Шрифт:
Интервал:
Закладка:
"Вооружившись данными, таким образом собранными, руководители делали нужные приготовления для их распространения; но они не утверждали смело, что добытое ими мнение именно составляет общественное мнение страны. Метода их заключалась в следующем: они заставляли рассуждать ловких публицистов в пользу мнения, которое, как они думали, нация уже и без того готовилась принять; и если предположить, что полученные ими сведения были верны, то доказательства их, конечно, должны были выслушиваться весьма охотно. Те, которые уже составили себе мнение, видели его установленным и доказанным с гораздо большим искусством, нежели они сами могли бы это сделать; те же, которые еще не успели себе составить этого мнения, весьма сильно к тому побуждались, видя путь, избранный компанией, которая (как всем было известно) употребляла все старания, дабы следить за изменениями духа общества".
"Отчет, который газета давала в мнении, составляемом себе публикою, был столь тесно смешан с доказательствами в пользу этого самого мнения, что тот, кто заглядывал в газету собственно для того, чтобы узнать, как думают другие, поражался при чтении силой доказательств; с другой же стороны, тот, кто воображал, что руководствуется силою логических доказательств, в сущности, только повиновался путеводителю, который сообщил ему, что общество уже пришло к соглашению, заставляя и его идти вместе с толпою. Подобно тому, как произнесение пророчества иногда составляет главный шаг к его выполнению, так и молва, утверждающая, что масса приняла известное мнение, часто производит то совпадение мыслей, которое было преждевременно объявлено уже существующим. Из действия этого двоякого процесса проистекало, конечно, что мнение английской публики было вообще в согласии с тем, что писала компания; и чем более смотрели на газету как на истинное выражение народного духа, тем обширнейшую публичность получала она..."

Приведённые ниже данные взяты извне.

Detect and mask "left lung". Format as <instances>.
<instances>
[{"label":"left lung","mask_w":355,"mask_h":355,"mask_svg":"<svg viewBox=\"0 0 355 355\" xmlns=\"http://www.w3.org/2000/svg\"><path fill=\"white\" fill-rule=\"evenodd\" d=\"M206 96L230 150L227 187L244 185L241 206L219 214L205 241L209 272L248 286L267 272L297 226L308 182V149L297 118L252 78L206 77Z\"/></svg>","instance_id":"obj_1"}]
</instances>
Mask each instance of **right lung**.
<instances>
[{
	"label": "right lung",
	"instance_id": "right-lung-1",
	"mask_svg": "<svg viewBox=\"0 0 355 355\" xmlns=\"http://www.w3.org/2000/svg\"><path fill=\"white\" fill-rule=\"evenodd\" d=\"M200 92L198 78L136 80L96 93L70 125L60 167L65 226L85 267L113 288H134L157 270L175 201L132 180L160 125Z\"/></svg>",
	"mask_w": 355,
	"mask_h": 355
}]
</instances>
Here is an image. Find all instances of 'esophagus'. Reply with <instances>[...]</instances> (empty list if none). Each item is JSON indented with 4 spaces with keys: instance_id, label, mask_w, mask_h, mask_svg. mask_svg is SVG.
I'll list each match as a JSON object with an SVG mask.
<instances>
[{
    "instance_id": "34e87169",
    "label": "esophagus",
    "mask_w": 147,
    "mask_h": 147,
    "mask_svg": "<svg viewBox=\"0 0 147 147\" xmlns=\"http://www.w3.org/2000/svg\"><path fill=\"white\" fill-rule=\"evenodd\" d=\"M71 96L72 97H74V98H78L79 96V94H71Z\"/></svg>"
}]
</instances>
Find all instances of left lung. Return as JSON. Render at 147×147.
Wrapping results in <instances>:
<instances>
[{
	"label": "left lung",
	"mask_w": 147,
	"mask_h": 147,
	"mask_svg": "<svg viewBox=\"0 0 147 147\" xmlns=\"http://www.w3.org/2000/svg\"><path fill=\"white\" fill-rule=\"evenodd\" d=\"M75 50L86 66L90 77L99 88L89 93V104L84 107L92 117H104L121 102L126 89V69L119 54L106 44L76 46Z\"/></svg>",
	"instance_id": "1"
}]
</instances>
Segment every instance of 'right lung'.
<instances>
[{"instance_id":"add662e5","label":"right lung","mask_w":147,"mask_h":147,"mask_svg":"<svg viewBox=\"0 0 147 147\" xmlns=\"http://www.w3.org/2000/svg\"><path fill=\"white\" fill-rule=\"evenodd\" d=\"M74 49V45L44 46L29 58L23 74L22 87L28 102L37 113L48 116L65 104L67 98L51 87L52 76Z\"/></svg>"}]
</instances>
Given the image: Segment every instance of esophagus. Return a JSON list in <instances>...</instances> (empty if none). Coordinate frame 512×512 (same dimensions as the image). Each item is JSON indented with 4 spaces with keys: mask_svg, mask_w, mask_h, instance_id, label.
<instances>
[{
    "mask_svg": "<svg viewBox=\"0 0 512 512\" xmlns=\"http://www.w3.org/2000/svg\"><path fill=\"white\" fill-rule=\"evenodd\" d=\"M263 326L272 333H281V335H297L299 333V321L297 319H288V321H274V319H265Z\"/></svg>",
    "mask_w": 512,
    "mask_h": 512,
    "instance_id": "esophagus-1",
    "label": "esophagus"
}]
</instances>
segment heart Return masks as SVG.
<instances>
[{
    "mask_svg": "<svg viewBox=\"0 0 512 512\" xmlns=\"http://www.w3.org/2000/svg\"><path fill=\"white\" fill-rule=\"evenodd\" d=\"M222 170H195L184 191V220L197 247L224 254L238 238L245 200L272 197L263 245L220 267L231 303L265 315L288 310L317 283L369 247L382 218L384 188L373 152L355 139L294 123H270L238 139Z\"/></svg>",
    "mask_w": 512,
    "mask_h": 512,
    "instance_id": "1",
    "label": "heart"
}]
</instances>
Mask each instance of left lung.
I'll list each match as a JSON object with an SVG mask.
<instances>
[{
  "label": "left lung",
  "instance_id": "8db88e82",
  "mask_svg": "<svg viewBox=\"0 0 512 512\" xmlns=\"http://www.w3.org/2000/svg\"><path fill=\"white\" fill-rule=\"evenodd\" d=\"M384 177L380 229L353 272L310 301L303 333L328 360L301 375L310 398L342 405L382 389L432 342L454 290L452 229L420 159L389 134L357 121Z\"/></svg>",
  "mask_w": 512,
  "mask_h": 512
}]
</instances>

"Но, хотя компания имела в руках всю эту власть, характер ее был такого рода, что она не могла употреблять ее произвольным, капризным, пагубным образом без того, чтобы не нанести большого вреда своей странной торговле; ибо по самой своей сущности характер ее был не самовластный, а представительный: она была принуждена самим законом своего существования быть в сколь возможно теснейшем согласии со всею нацией".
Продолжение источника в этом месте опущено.